Over at the Americans for Forfeiture Reform website, policy analyst Scott Meiner reports on the federal civil asset forfeiture complaint in the matter of United States of America v. One Tyrannosaurus Bataar Skeleton. This is an unusual case as the government’s case nakedly asserts, with no supporting evidence, that Eric Prokopi, owner of this particular dinosaur skeleton illegally imported the skeleton from Mongolia (Prokopi has manifests indicating he imported the skeleton from Great Britain). Additionally, the US government’s legal argument is premised on the impossibility of anyone in Mongolia owning fossils as private property, a claim that stems from the Communist-era First Mongolian Constitution, which prohibits the ownership of private property. Prokopi’s motion to dismiss notes:
“However, the Soviet-era constitution and regulations have been superseded by other laws that recognize private property and the wording of the later laws fall short of what is required to establish state ownership under applicable case law. While the Complaint relies upon a 1924 Soviet era constitution to establish state ownership over fossils, it fails to mention that this constitution and its communist era successors were superseded in 1992 by another constitution that recognizes private property rights and which sees the State as a protector—not sole owner—of cultural objects.

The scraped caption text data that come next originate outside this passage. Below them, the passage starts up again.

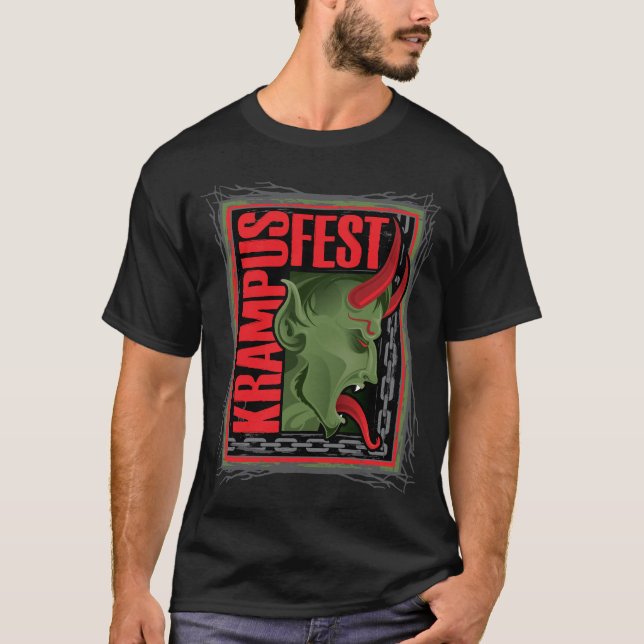 T-shirt Carré de Krampus (noir T) (Devant)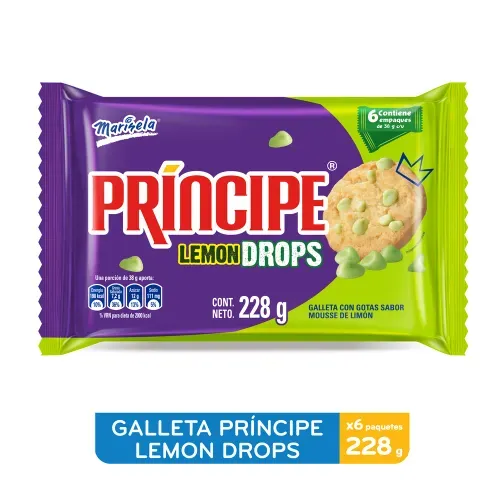 Galleta Marisela Príncipe Lemon Drops 6 paquetes - 228 g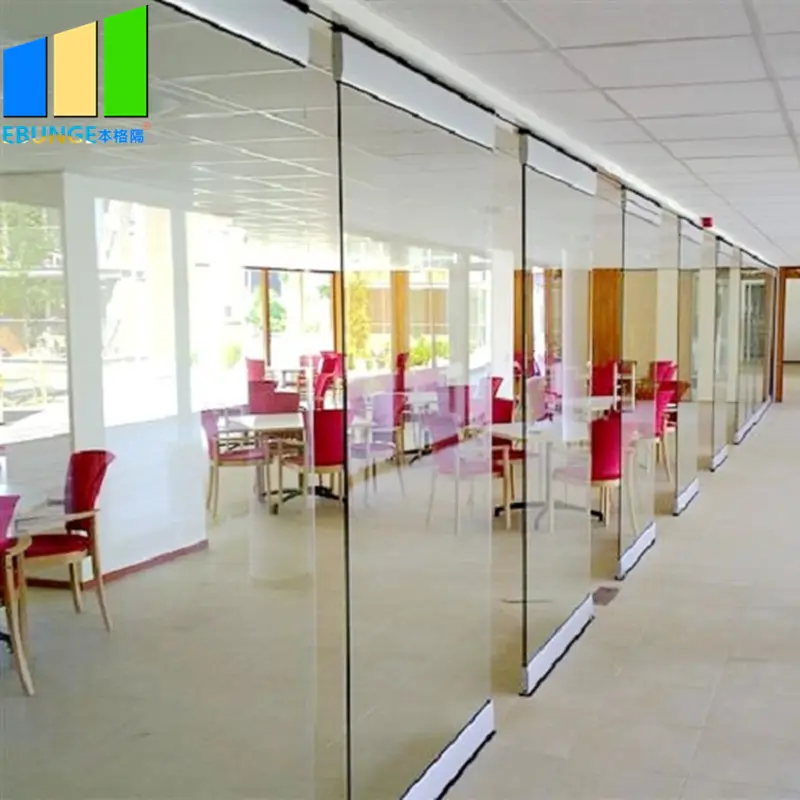 Frameless Office Folding Frosted Mobile Operable Glass Partition Walls System Prices For Multi-Function Room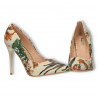 Pantofi florali, stiletto, bej floral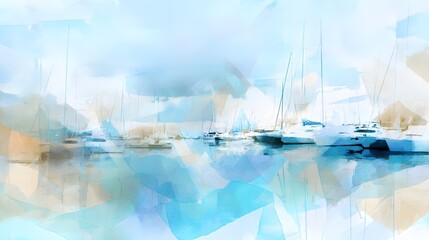 Serene nautical watercolor illustration of marina sailboats calm sea tranquil maritime scene art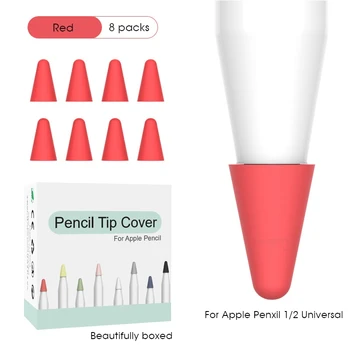 8pcs Silikonski Zamenjava Nasvet Primeru Nib Zaščitni Pokrov Kože za Apple Svinčnik 1. 2. zaslon na Dotik, Pisalo Primeru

In particular, the Government cites Article Three, Section One of the First Mongolian constitution, enacted in 1924 for the proposition that “all assets and resources…shall be under the possession of the people, thus making private property of them prohibited.” (Complaint ¶ 10.) On the other hand, Article Sixteen, Section Three of Mongolia’s post-communist 1992 constitution explicitly protects “[r]ight to fair acquisition, possession and inheritance of movable and immovable property.” 1992 Constitution Art. 16 (3), Tompa Decl.Ex. B. And while “mineral wealth” shall be the “property of the state” nothing is said of paleontological objects found on or in the soil.”
In case this isn’t all clear, the US Government thinks it can seize and forfeit your property, if it believes that said property has been illegally imported, without evidence, and can rely on defunct Communist laws of other nations to substantiate claims of illegal importation. As Meiner notes:
“One is left to wonder whether the prosecution believes in property rights-at all. The argument seems to be that the property is forfeitable to the government, at the want of the government, if the government says so.”